» **Goal**: Please list the titles of the bromeliad resource links given in the office plant post below.

>> Begin Selected excerpt

A very nice fellow at OSH last evening helped me out. Apparently, many bromeliads can grow along quite happily in an office environment with no windows and standard fluorescent lights. They are actually tropical forest plants that grow in shade anyway, and they're pretty durable if you water them enough to keep a puddle of water in their top, though over-watering can kill them.

I'm not really familiar with bromeliads... The real test will come over the next few months as folks try not to be the first person to kill theirs... here are some links to help prevent that sort of thing:
Introduction to Bromeliads
P. Allen Smith's page
Bromeliad Fact Sheet from the Horticultural Services Division of the Smithsonian
Gertens' Beautiful Bromeliads page

For folks with office windows, I found some lovely Christmas cacti. I love these plants... they're easy to care for, bloom beautifully, and look pretty and green year round without having to trim off dead leaves or anything. My parents had one when I was growing up, and for years, I thought all Christmas cacti looked like it did. That's not entirely true... some have blossoms that are hot pink, some are white throated with pink or red tips, some are mostly white, and there are even a few orangey-salmon colored ones. Most have medium to dark green leaves, but many nowadays pop out more than one blossom per leaf-end.

I have four myself in my office, some of which were gifts to me over the years, and some which were post-Christmas rescues from the bargain bin at Target... and I just bought a new one for myself for home since the pale salmon-orangey color called to me. :-)

Here are some links for folks trying to figure out how not to kill theirs to keep their Christmas cacti so it will bloom next year...

>> End Selected excerpt
>> Begin Given information

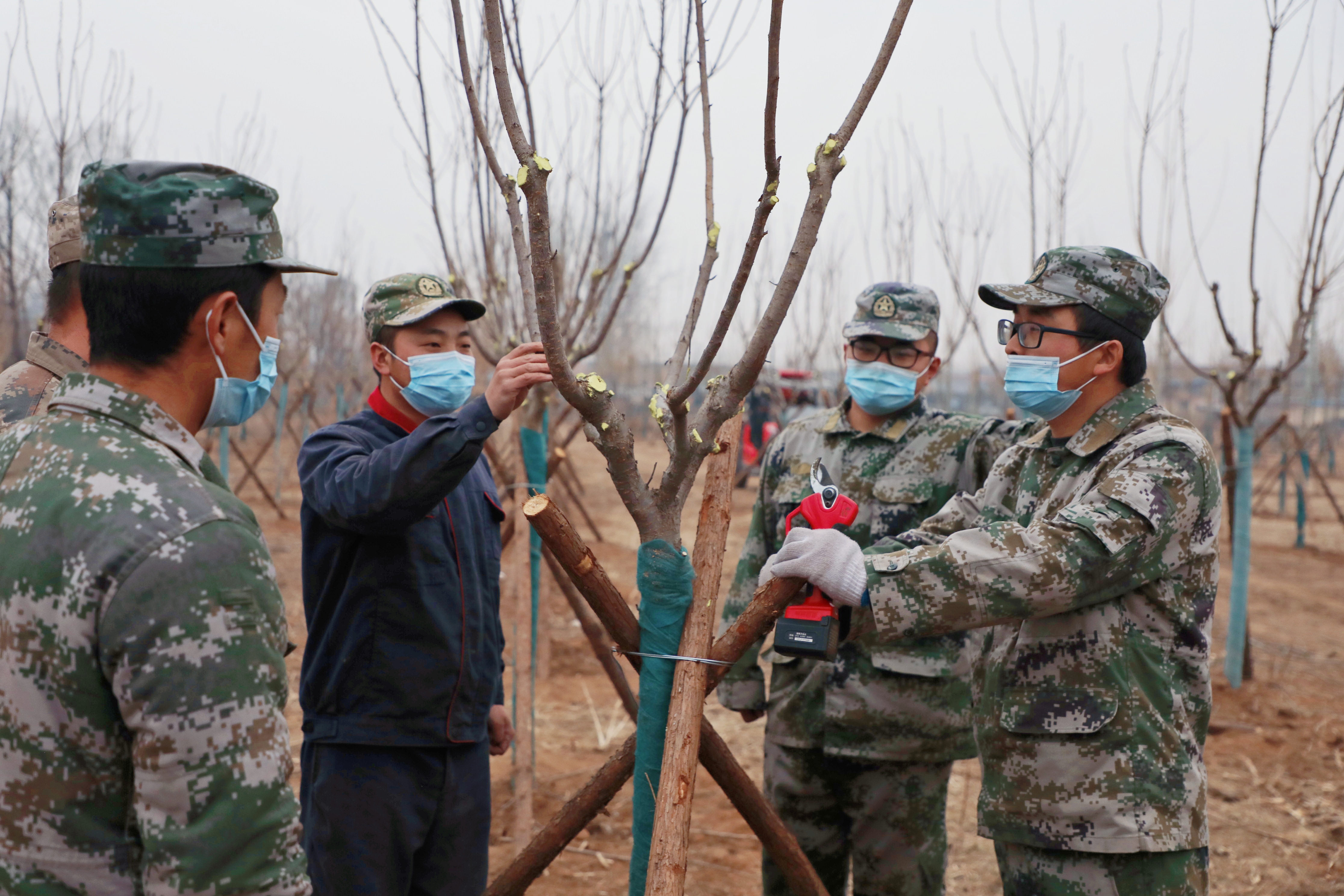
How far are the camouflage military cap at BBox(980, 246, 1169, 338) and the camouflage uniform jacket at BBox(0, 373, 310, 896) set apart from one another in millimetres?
1784

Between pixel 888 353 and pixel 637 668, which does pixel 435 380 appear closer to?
pixel 637 668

>> End Given information

» **Right answer**:
- Introduction to Bromeliads
- P. Allen Smith's page
- Bromeliad Fact Sheet from the Horticultural Services Division of the Smithsonian
- Gertens' Beautiful Bromeliads page